Design patterns provide general solutions or a flexible way to solve common design problems.
Each design pattern has pros and cons



History and Evolution of Design Patterns
The four authors of the book, famously known as the Gang of Four, brought the concepts of design patterns



Types of Design Patterns
Design Pattern are categorized into three main categories based on the three problem areas (Object Creation and Initialization, Structural Changes of Classes, and Interfaces, and the Relationship Between Classes, Communication Between Objects) of software architecture.
1. Creational Design Pattern (Object Creation and Initialization)
2. Structural Design Pattern (Structural Changes of Classes, and Interfaces, and the Relationship Between Classes)
3. Behavioral Design Pattern (Communication Between Objects)
There are 23 design patterns in total.



Creational Design Patterns:
The Creational Design Pattern deals with Object Creation and Initialization.
The Creational Design Pattern gives the programmer more flexibility in deciding which objects need to be created for a given case.
The Creational Design Pattern helps us to centralize the object creation and initialization logic, and depending upon the condition, it will create and initialize the appropriate object and returns that object to the client, and then the client can consume the object by calling the necessary methods and properties. The client does not know how the object is created and initialized.
For instance, if we have a large project, it implies we have a lot of classes, and dealing with a lot of objects. Therefore, depending on certain criteria, we must build several objects (such as new User(), new Product(), new Invoice(), etc.).
Creational Design Patterns Categories as:- Singleton, Factory, Builder, Prototype, Fluent Interface, Factory Method, and Abstract Factory.



Structural Design Patterns:
The Structural Design Pattern is used to Manage the Structure of Classes and Interfaces and the Relationship Between the Classes and Interfaces.
For example, if we have a User and Product class and the Product class is used inside the User class making One-to-Many relationships.
As the project grows tomorrow, we need to seperate the product class from the User class as we want to use the Product and Customer classes independently.
This is a structural change, but we don’t want this structural change to affect our project. This is where the Structural Design Pattern helps us.

Structural Design Patterns Categories as:- Adapter, Facade, Decorator, Composite, Proxy, Flyweight, and Bridge Design Patterns.

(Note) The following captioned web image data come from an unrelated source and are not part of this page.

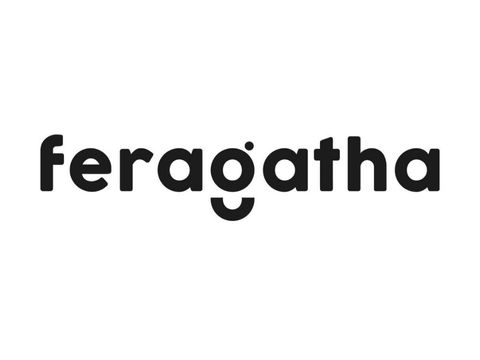 FERAGATHA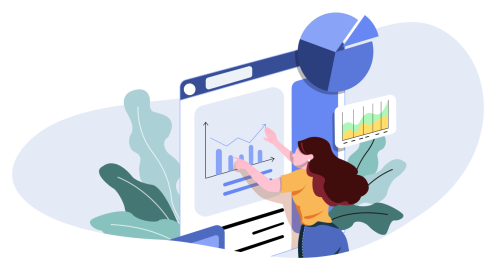 How to involve employees in work with a task manager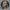 https://res.cloudinary.com/billionhands/image/upload/v1771337353/items/mr4oum1rnncyig6bbln0.webp-2cover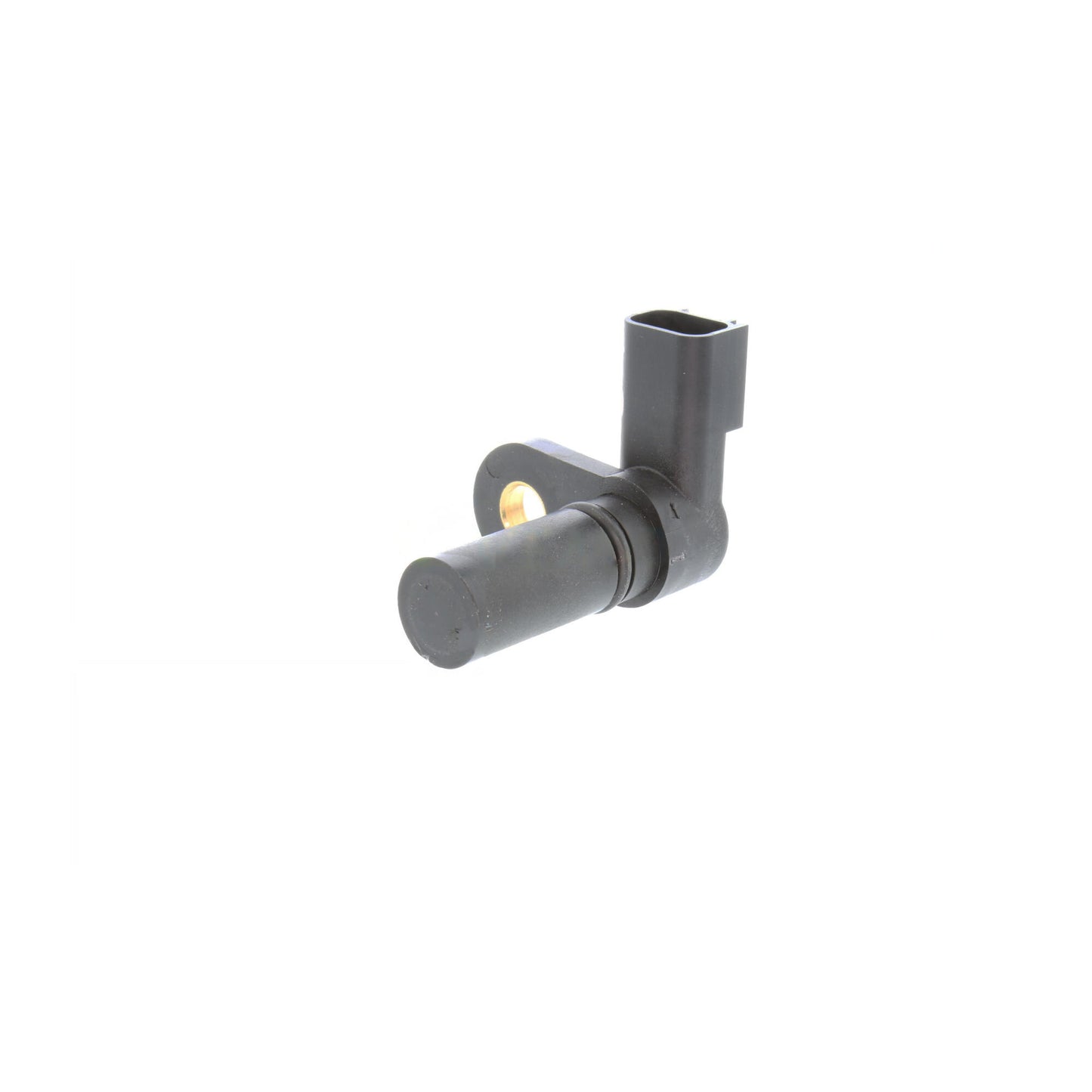 VEMO sensor, camshaft position V25-72-0035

Behavioral Design Patterns:
Behavioral Design Patterns deal with the Communication Between Classes and Objects.
This implies that if you change a class's behaviour in future, you need the change to have an impact on other related project's classes as well. For instance, the tax rate that is presently used on your Invoice class is 18%. If you need to add yet another tax, do so tomorrow, then what?. By doing so, you are modifying a class's behaviour. Behavioural Design patterns can help tackle these behavioural problems.

Behavioral Design Patterns Categories as:- Chain of Responsibility, Command,  Observer, Iterator, State, Template Method, Visitor, Strategy, Mediator, Memento, and Interpreter Design Pattern.